WHAT IS REQUIRED: Your answer is the lines below, exactly, from the one that contains "category: cow" through the one that contains "scientific name: Aves", both included.

#### AVAILABLE DATA ####

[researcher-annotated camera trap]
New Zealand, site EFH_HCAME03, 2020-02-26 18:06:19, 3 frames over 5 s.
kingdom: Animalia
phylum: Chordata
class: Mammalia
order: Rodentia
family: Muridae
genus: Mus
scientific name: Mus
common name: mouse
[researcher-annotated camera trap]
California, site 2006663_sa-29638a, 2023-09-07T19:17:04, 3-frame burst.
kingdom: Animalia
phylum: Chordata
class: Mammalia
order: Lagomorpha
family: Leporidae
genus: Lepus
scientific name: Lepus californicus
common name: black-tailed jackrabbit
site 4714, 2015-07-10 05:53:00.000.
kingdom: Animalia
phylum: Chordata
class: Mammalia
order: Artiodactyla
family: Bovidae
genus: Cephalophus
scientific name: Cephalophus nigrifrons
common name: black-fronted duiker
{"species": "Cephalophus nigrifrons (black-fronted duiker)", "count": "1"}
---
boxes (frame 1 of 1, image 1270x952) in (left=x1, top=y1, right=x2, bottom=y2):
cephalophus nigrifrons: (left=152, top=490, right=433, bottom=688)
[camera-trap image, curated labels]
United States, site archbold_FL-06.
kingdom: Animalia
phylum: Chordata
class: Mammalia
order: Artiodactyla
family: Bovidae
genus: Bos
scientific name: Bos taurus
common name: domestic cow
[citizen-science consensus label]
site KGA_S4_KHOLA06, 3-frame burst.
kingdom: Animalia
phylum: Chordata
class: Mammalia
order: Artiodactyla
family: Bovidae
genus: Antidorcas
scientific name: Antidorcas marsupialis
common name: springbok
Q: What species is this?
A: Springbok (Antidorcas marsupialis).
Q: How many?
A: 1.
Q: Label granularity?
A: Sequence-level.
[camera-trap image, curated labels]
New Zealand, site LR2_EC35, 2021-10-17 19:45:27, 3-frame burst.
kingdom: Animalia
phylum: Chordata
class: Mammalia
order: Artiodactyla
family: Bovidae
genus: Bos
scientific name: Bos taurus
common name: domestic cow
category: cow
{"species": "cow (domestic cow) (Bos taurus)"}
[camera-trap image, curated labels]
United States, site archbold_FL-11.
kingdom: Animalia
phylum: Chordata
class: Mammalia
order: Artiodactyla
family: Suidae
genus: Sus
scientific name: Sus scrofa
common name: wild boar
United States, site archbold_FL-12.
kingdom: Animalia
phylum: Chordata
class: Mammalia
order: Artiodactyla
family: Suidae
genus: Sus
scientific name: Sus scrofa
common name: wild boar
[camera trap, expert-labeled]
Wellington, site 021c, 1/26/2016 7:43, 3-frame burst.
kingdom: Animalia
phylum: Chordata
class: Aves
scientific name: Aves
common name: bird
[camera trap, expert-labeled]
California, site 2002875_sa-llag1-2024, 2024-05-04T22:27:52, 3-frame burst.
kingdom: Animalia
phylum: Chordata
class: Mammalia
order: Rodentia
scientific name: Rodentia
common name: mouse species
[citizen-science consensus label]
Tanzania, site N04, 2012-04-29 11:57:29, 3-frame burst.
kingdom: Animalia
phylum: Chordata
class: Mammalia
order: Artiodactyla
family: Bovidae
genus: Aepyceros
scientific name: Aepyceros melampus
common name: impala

####

SOLUTION FOR THIS EXERCISE:
category: cow
{"species": "cow (domestic cow) (Bos taurus)"}
[camera-trap image, curated labels]
United States, site archbold_FL-11.
kingdom: Animalia
phylum: Chordata
class: Mammalia
order: Artiodactyla
family: Suidae
genus: Sus
scientific name: Sus scrofa
common name: wild boar
United States, site archbold_FL-12.
kingdom: Animalia
phylum: Chordata
class: Mammalia
order: Artiodactyla
family: Suidae
genus: Sus
scientific name: Sus scrofa
common name: wild boar
[camera trap, expert-labeled]
Wellington, site 021c, 1/26/2016 7:43, 3-frame burst.
kingdom: Animalia
phylum: Chordata
class: Aves
scientific name: Aves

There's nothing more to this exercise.